# START OF TASK INPUT

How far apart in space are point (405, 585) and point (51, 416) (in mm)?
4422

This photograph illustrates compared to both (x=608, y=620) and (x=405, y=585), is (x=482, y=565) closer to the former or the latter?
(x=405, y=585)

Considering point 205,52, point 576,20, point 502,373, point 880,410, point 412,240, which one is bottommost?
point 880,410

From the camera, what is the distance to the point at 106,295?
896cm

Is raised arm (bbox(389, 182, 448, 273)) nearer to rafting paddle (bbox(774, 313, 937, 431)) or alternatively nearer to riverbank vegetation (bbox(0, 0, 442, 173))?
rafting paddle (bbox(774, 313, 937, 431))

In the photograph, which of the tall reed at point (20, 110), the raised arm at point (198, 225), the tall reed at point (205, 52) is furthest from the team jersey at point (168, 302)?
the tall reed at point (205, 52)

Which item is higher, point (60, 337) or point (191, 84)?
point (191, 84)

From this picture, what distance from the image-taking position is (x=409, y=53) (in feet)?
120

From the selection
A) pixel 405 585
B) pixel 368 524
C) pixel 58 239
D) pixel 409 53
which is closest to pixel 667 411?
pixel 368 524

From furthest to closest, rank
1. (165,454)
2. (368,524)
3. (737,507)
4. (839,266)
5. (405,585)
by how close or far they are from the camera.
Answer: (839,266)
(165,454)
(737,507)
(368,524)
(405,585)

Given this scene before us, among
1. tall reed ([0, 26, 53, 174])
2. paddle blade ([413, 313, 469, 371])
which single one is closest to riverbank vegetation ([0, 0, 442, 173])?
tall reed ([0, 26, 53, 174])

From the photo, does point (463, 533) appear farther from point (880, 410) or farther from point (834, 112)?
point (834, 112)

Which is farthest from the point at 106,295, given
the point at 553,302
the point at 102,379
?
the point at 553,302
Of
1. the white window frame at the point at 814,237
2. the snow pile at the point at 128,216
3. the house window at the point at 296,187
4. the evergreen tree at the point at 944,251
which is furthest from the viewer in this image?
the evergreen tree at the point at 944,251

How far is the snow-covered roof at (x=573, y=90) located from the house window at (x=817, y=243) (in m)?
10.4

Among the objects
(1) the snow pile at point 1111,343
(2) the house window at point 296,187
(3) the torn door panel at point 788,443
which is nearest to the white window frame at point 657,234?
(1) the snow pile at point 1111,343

# END OF TASK INPUT

__WRITTEN TASK__. Count the lines above that contain the string "photograph". Give only the number.

__SOLUTION TO THIS TASK__. 2